The consequences of acute and chronic nerve root injury can be devastating to the patient, their immediate support system, as well as to the entire health care system. In addition to functional motor disability, people suffering from nerve root injury develop multiple secondary complications such as pain, weakness, and fatigue, which are closely linked to decreased social and mental health functioning. Treatments designed to mitigate the extent of nerve injury have met with only modest success, and work with mesenchymal stem cells (MSC) has recently shown some promise.
To that end, the work of Spejo et al (Neuroscience 2013, 250: 715-732), examining the protective role of MSC on spinal motoneurons following ventral root crush (VRC) injury, is timely and significant. While ventral root avulsion (VRA) is known to result in 80-90% of neuronal death within two weeks post-injury because of a complete disconnect of neurotrophic factor transport, VRC injury is less well characterized, but much more common in clinical practice. Because the Schwann cell basal membrane and epi- and perineural tissue that surround nerve fibers are preserved with VRC, a guiding scaffold remains to help with the regenerative process. Spejo et al postulated that in this setting, MSC introduced within the spinal cord would improve axonal regeneration by modulating the pro-inflammatory response, reducing inhibitory effects of glial scar, and supplying growth factors that contribute to cell survival, thereby promoting a permissive environment for axonal extension.

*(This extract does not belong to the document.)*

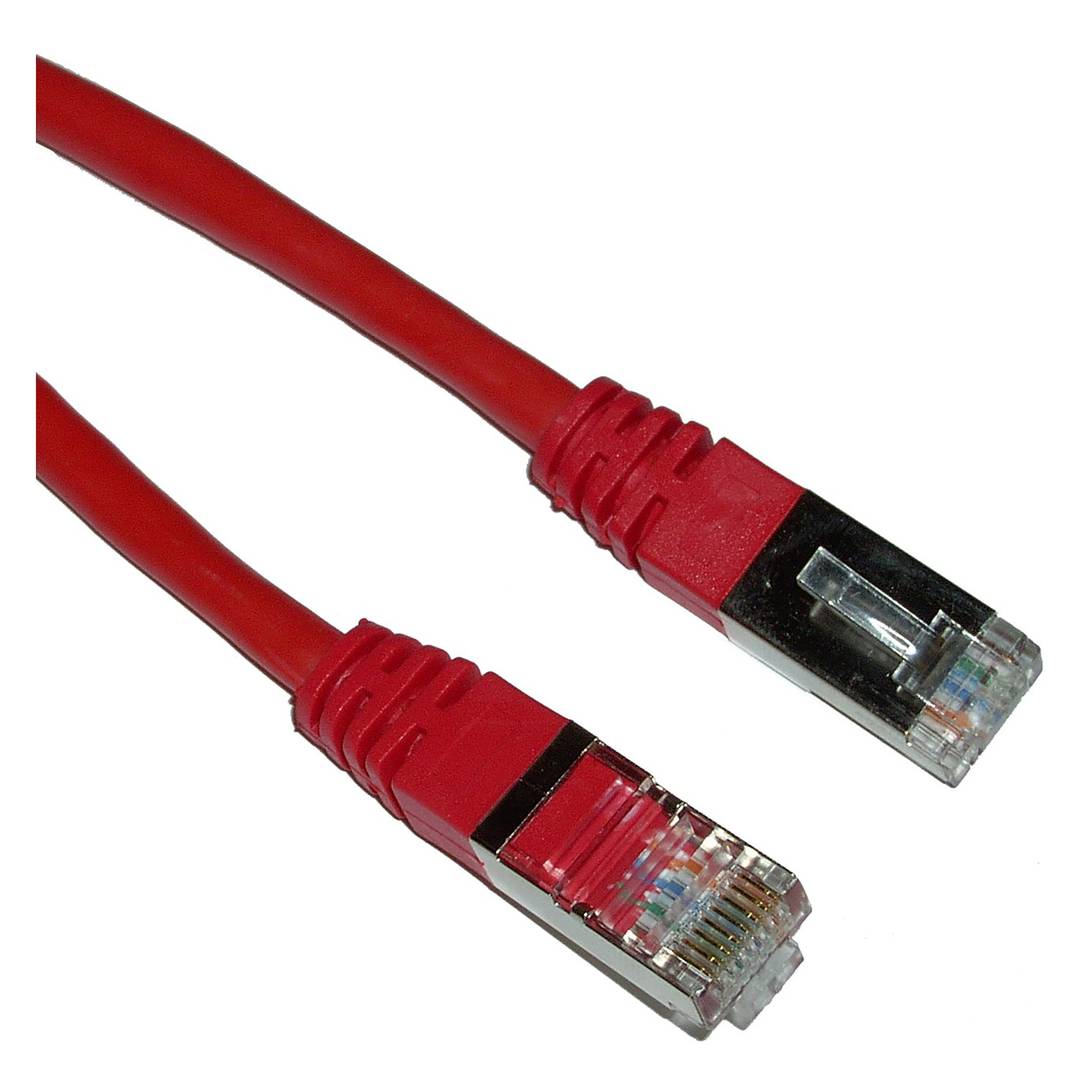 Cable FTP categoría 5e rojo 3m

Spejo et al utilized 30 adult, 7-week old female Lewis rats, and divided them into 3 VRC groups: crushing alone (n = 5), crushing + DMEM injection in the gray/white matter interface (Dulbeco’s modified eagle medium) (n = 5), and crushing + MSC injection in the gray/white matter interface (n = 5). Two survival times were analyzed: 4 weeks and 12 weeks after crush. They found that compared to the DMEM group, the MSC-treated group had improved motor function recovery in the immediate post-operative period. Also, 4 weeks after injury, an increased motoneuron survival (70 vs 50% in the DMEM group) was observed in the MSC group, coupled with a smaller decrease of inputs at the motoneuron surface and nearby neuropil, seen by synaptophysin and synapsin immunolabeling, and decreased astrogliosis, seen by GFAP immunolabeling. In other words, the SMC group had significant preservation of GABAergic terminals, and relative protection from glutamate excitotoxicity. As a whole, they found that MSC administration within the spinal cord after VRC results in a decreased rate of neuron death, increases in inhibitory synapses, and results in increased number of regenerated axons in comparison to the DMEM-treated control.
While these results are very encouraging, their translation into clinical practice is limited. An isolated acute nerve crush injury is rare, and immediate infusion of patient-derived MSC is not realistic currently. Despite this, the work of Spejo et al contributes to the existing body of literature that suggests a promising role of MSC in the treatment of nerve injury, and can hopefully lead to a better understanding of how nerve injury recovery works.